▸ **THE PROBLEM**: Carry on the machine learning notes from their final line, picking up after the training data description under Supervised Learning.

▸ **PASSAGE SHOWN**:
----
Big data enables machine learning

What is machine learning?

“Machine learning is a field of study that gives computers the ability to learn without being explicitly programmed.”

— Arthur Samuel (1959)

What is machine learning used for?

  • gain insights
  • predict events

in order to

  • provide a quantitative basis for decisions (actionable insights)
  • influence the data generating process

Build a food classifier

Structure of the learning problem

Model and learning

Model: A model is a mathematical, statistical, or logical representation that describes the relationship between variables and can be used to make predictions or understand patterns in data.

Learning/Training: Machine Learning employs adaptive models, which are configured and parameterised automatically based on the training data.

Three Main Paradigms

  1. Supervised Learning
  2. Unsupervised Learning
  3. Reinforcement Learning

Each paradigm addresses different tasks and uses different learning strategies.

Supervised Learning

  • Training Data: Labeled samples (input features + output values)
----
[Records from a data source]

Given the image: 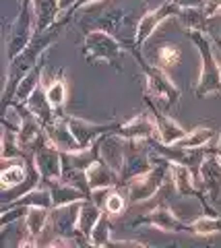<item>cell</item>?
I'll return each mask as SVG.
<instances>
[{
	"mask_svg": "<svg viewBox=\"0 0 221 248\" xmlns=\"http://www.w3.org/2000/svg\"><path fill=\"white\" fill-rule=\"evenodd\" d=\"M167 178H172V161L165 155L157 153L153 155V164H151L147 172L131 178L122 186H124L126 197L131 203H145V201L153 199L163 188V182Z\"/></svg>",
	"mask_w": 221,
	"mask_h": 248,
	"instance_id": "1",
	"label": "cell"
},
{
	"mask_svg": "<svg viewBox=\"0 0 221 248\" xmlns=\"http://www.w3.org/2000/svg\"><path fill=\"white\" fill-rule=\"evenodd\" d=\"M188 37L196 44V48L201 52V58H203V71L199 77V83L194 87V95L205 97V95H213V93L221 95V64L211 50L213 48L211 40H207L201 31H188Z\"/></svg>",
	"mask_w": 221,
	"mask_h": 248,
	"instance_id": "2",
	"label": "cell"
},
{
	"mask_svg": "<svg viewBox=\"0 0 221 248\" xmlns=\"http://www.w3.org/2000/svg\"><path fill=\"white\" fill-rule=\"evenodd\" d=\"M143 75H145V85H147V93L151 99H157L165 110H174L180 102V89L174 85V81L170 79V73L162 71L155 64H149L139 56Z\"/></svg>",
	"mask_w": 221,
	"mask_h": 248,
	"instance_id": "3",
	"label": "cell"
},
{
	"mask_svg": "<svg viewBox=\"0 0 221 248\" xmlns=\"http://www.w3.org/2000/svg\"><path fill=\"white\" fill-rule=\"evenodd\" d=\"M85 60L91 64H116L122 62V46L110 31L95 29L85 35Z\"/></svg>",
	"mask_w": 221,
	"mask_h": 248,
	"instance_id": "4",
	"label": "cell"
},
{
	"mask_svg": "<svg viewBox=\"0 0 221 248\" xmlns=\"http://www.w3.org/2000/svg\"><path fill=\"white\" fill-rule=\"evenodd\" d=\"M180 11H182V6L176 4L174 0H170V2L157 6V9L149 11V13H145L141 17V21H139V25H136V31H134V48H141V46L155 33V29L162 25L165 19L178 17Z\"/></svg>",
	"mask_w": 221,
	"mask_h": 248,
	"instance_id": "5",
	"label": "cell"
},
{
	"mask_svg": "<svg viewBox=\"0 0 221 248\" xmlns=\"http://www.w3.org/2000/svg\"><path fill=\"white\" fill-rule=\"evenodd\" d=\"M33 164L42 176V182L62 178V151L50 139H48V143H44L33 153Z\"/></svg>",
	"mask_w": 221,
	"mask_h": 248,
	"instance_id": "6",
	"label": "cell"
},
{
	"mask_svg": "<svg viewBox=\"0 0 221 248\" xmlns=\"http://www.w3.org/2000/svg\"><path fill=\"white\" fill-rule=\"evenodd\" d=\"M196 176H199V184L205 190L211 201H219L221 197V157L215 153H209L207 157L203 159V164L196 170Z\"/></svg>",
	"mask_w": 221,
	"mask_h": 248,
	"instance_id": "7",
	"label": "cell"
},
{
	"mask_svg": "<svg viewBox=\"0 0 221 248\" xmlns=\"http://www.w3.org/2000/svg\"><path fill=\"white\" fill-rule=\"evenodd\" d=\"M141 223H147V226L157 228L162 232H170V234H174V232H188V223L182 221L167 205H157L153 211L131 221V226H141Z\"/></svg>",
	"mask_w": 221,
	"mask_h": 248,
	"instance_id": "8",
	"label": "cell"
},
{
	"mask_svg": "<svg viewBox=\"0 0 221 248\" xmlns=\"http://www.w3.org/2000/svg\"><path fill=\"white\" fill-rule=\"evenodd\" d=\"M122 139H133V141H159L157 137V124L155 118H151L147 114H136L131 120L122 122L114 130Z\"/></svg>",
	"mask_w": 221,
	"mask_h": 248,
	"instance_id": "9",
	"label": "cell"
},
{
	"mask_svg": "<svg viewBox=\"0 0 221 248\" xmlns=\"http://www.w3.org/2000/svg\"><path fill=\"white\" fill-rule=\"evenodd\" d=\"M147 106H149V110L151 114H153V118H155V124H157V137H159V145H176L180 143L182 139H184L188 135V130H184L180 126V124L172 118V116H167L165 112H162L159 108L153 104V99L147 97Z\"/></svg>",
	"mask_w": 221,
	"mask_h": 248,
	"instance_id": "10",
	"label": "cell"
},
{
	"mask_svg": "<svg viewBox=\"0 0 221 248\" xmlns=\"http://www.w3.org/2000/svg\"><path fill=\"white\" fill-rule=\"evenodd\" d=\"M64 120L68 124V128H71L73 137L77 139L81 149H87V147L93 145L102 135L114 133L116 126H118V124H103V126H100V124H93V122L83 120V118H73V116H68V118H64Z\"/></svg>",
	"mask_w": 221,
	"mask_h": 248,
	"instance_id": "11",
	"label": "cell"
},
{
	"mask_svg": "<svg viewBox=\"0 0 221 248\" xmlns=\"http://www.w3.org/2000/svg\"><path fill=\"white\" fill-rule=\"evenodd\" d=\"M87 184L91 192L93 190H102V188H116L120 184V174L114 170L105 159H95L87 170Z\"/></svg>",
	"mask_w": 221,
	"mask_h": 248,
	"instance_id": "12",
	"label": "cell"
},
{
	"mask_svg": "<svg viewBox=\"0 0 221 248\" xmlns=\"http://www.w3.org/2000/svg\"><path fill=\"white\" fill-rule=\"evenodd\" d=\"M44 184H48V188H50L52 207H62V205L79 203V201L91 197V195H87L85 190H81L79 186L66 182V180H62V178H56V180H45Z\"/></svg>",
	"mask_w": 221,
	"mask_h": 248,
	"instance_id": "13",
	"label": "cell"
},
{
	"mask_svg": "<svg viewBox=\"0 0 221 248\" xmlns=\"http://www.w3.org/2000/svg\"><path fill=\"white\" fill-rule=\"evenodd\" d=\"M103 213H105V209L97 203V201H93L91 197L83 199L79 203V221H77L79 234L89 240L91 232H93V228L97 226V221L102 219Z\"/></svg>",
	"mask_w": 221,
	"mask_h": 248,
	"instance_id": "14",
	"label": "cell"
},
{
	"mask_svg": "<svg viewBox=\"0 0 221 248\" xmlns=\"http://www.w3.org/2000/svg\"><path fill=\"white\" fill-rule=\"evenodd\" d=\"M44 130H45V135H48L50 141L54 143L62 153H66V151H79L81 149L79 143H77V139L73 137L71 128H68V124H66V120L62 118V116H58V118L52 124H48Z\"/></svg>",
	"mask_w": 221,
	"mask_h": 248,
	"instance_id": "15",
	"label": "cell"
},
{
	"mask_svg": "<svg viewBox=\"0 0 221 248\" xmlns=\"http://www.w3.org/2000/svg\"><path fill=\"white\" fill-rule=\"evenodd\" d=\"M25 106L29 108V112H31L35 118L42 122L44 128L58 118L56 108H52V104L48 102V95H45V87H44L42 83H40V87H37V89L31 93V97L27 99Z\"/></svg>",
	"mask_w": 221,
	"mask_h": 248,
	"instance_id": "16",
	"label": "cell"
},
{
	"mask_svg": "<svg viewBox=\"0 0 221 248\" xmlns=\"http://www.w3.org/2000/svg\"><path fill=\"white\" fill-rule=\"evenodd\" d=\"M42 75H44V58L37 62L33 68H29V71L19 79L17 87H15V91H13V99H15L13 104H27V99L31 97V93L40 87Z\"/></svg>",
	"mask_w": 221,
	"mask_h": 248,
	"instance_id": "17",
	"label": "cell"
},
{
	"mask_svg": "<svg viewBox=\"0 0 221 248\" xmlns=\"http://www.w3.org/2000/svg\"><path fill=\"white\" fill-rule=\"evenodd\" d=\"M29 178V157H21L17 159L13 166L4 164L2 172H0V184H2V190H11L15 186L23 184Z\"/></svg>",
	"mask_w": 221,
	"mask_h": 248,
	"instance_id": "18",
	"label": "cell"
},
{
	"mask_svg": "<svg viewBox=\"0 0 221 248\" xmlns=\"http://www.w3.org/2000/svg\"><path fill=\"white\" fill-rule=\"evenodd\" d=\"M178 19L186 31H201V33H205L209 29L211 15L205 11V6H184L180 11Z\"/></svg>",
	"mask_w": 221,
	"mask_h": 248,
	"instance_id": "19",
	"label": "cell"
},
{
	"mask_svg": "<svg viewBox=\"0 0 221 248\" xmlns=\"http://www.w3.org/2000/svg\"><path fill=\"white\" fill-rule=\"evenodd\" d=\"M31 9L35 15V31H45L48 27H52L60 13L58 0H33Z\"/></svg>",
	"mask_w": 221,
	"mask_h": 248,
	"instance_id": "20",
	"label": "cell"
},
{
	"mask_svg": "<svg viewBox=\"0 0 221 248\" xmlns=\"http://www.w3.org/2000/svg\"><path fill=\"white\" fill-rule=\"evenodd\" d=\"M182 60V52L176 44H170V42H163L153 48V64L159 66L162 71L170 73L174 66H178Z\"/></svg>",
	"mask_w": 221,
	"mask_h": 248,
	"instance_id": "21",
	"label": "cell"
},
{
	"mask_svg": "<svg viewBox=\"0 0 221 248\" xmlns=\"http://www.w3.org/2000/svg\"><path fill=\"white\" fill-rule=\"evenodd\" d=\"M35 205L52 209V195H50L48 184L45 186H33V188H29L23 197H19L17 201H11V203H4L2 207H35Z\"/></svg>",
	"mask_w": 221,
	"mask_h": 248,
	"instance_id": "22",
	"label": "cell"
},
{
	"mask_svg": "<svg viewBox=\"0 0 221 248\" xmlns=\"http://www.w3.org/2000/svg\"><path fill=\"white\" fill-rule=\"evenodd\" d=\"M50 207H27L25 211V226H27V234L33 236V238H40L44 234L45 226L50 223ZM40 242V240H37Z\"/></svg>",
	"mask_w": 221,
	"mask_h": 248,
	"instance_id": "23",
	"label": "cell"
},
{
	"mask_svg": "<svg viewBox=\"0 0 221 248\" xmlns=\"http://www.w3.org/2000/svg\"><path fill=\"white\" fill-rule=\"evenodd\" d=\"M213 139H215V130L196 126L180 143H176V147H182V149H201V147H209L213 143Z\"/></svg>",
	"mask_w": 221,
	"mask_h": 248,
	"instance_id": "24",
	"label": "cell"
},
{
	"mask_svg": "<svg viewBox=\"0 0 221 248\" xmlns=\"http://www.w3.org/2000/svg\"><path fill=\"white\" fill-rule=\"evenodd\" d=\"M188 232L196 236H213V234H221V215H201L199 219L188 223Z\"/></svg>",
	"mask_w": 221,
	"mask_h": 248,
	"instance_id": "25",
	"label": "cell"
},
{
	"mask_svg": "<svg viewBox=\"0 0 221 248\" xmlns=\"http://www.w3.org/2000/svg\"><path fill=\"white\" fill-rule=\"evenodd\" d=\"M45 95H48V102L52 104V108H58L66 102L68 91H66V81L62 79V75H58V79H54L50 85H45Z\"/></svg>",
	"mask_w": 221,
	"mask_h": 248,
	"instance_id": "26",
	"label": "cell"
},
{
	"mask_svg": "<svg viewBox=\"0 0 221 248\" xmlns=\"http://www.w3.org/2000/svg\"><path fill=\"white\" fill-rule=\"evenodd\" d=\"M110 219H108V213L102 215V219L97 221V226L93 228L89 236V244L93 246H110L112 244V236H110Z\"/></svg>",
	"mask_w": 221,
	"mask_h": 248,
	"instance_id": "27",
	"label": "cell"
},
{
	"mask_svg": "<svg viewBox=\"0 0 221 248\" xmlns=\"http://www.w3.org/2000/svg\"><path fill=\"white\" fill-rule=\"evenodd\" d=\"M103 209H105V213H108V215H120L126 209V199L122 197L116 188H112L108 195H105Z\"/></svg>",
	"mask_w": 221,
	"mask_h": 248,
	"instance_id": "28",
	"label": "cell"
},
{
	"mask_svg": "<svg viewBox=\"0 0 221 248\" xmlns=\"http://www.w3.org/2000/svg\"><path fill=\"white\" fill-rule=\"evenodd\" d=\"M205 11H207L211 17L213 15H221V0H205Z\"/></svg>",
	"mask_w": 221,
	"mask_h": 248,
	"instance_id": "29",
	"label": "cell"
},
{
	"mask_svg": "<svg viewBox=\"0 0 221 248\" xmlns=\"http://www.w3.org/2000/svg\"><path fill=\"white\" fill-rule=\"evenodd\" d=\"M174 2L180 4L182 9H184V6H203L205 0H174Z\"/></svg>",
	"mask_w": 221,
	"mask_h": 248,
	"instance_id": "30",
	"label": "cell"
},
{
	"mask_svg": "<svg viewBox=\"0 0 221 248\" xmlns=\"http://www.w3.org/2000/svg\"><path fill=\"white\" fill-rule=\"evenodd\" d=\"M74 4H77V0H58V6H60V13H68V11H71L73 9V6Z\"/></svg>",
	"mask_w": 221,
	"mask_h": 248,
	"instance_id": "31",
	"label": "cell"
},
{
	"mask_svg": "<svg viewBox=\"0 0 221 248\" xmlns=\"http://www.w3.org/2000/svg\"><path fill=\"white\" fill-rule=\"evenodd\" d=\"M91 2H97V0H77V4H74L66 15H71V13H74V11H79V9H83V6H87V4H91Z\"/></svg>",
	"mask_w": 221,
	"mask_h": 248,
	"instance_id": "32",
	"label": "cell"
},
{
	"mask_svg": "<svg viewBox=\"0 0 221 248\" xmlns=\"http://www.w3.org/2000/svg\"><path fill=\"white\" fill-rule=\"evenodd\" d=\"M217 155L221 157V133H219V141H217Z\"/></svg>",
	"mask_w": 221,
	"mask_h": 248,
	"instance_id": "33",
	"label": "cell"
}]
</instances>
----
▸ **WRITTEN RESPONSE**:
  • Goal: Model to predict output values for new input features

Data Matrix and Labels

Design Matrix
Feature 1 Feature 2 Feature N Output
Sample 1 x11 x12 x1N y1
Sample 2 x₂₁ x₂₂ xN y
Sample 3 x₃₁ x₃₂ xN y
Sample M xM1 xM2 xMN yM
  • Dimension of \(X\): \(M\text{ (samples)} \times N \text{ (features)}\)
  • Dimensions of \(y\): \(M\)

Supervised Learning

  • Training Data: Labeled samples (input features + output values)
  • Goal: Model to predict output values for new input features

\(𝑓(𝑿_{m,:};\mathbf{\theta})\rightarrow 𝑦_{m}\)

  • Process: Algorithm adapts parameters \(\mathbf{\theta}\) of a model \(f\) to predict the correct outputs for the known training samples

Classification vs. Regression

Task Output Variable Type Applications
Classification Categorical
  • Spam detection
  • Credit approval
Regression Numerical continuous
  • Predict prices
  • Probability of default

Supervised Learning Example

# Simple example: Predicting house prices
from sklearn.linear_model import LinearRegression
import numpy as np

# Training data (house size in sq ft, price in $1000s)
X_train = np.array([[1500], [2000], [2500], [3000]])
y_train = np.array([300, 400, 500, 600])

# Create and train model
model = LinearRegression()
model.fit(X_train, y_train)

# Predict price for new house
new_house_size = [[2200]]
predicted_price = model.predict(new_house_size)
print(f"Predicted price: ${predicted_price[0]:.0f}k")

Unsupervised Learning

Learning without a Teacher

  • Input: Unlabeled data (features only, no target)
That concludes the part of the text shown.